**DO THIS:**
Reproduce each of the following lines verbatim, from the first to the last, without any alteration.

**MATERIAL PROVIDED:**

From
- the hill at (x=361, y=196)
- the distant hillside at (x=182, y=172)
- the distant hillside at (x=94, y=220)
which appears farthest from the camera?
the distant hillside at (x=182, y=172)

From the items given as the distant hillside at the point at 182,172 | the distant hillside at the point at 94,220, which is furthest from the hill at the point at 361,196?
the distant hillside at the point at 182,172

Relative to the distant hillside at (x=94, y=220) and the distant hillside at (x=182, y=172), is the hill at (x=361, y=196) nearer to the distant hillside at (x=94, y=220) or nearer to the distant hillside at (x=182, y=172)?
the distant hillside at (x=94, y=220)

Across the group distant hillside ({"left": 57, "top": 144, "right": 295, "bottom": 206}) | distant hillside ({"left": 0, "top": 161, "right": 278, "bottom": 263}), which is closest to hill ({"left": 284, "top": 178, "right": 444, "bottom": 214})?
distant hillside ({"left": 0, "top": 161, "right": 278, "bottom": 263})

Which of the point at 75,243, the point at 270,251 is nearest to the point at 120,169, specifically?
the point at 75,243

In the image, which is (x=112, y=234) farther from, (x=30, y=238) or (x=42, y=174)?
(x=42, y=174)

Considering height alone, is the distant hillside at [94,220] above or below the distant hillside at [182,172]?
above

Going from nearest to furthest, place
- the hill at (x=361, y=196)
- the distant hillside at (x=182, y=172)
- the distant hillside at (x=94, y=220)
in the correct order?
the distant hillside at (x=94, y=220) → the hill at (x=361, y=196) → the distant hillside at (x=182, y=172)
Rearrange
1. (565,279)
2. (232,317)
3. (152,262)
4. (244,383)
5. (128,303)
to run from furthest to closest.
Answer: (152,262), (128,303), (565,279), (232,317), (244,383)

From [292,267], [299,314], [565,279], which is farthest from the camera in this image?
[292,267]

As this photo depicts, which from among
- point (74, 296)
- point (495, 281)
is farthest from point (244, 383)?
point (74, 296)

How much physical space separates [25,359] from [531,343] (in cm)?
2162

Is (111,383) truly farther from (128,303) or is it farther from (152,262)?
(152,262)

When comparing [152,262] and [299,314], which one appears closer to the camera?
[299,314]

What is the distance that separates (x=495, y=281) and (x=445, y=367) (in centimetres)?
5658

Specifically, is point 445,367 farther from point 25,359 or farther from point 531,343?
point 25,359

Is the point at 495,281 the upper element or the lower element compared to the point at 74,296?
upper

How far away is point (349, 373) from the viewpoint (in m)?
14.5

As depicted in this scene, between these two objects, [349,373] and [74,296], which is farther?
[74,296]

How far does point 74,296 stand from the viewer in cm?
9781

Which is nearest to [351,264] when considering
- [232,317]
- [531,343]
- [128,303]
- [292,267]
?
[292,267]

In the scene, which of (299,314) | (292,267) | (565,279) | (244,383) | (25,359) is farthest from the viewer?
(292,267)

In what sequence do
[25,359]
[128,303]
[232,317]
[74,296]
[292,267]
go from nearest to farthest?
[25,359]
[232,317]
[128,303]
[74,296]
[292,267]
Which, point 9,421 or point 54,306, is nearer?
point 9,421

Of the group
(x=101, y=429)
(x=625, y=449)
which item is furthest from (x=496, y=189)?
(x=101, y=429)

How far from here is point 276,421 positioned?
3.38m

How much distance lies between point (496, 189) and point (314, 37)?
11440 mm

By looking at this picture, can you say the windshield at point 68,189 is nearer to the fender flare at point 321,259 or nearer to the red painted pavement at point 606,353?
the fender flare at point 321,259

**FULL RESPONSE:**
From
- the hill at (x=361, y=196)
- the distant hillside at (x=182, y=172)
- the distant hillside at (x=94, y=220)
which appears farthest from the camera?
the distant hillside at (x=182, y=172)

From the items given as the distant hillside at the point at 182,172 | the distant hillside at the point at 94,220, which is furthest from the hill at the point at 361,196?
the distant hillside at the point at 182,172

Relative to the distant hillside at (x=94, y=220) and the distant hillside at (x=182, y=172), is the hill at (x=361, y=196) nearer to the distant hillside at (x=94, y=220) or nearer to the distant hillside at (x=182, y=172)?
the distant hillside at (x=94, y=220)

Across the group distant hillside ({"left": 57, "top": 144, "right": 295, "bottom": 206}) | distant hillside ({"left": 0, "top": 161, "right": 278, "bottom": 263}), which is closest to hill ({"left": 284, "top": 178, "right": 444, "bottom": 214})?
distant hillside ({"left": 0, "top": 161, "right": 278, "bottom": 263})

Which of the point at 75,243, the point at 270,251 is nearest to the point at 120,169, specifically?
the point at 75,243

In the image, which is (x=112, y=234) farther from, (x=30, y=238) or (x=42, y=174)?
(x=42, y=174)

Considering height alone, is the distant hillside at [94,220] above or below the distant hillside at [182,172]?
above

Going from nearest to furthest, place
- the hill at (x=361, y=196)
- the distant hillside at (x=182, y=172)
- the distant hillside at (x=94, y=220)
in the correct order?
the distant hillside at (x=94, y=220) → the hill at (x=361, y=196) → the distant hillside at (x=182, y=172)
Rearrange
1. (565,279)
2. (232,317)
3. (152,262)
4. (244,383)
5. (128,303)
to run from furthest to closest.
Answer: (152,262), (128,303), (565,279), (232,317), (244,383)

From [292,267], [299,314], [565,279], which is farthest from the camera in this image?
[292,267]

As this photo depicts, which from among
- point (74, 296)
- point (495, 281)
is farthest from point (244, 383)?
point (74, 296)

How much physical space separates [25,359] from [531,343] (in cm)?
2162

Is (111,383) truly farther from (128,303) or is it farther from (152,262)?
(152,262)

When comparing [152,262] and [299,314], which one appears closer to the camera?
[299,314]

What is the distance that separates (x=495, y=281) and (x=445, y=367) (in centimetres)?
5658

Specifically, is point 445,367 farther from point 25,359 or farther from point 531,343?
point 25,359

Is the point at 495,281 the upper element or the lower element compared to the point at 74,296?
upper

How far away is point (349, 373) from the viewpoint (in m)?
14.5

As depicted in this scene, between these two objects, [349,373] and [74,296], which is farther?
[74,296]

How far does point 74,296 stand from the viewer in cm?
9781

Which is nearest to [351,264] when considering
- [232,317]
- [531,343]
- [128,303]
- [292,267]
?
[292,267]

In the scene, which of (299,314) | (292,267) | (565,279) | (244,383) | (25,359) is farthest from the viewer?
(292,267)

In what sequence do
[25,359]
[128,303]
[232,317]
[74,296]
[292,267]
go from nearest to farthest?
[25,359]
[232,317]
[128,303]
[74,296]
[292,267]
Which, point 9,421 or point 54,306, is nearer?
point 9,421

Of the group
(x=101, y=429)
(x=625, y=449)
which item is furthest from (x=496, y=189)?
(x=101, y=429)

How far from here is point 276,421 positioned?
3.38m

How much distance lies between point (496, 189) and point (314, 37)?
11440 mm

By looking at this picture, can you say the windshield at point 68,189 is nearer to the fender flare at point 321,259 or nearer to the red painted pavement at point 606,353?
the fender flare at point 321,259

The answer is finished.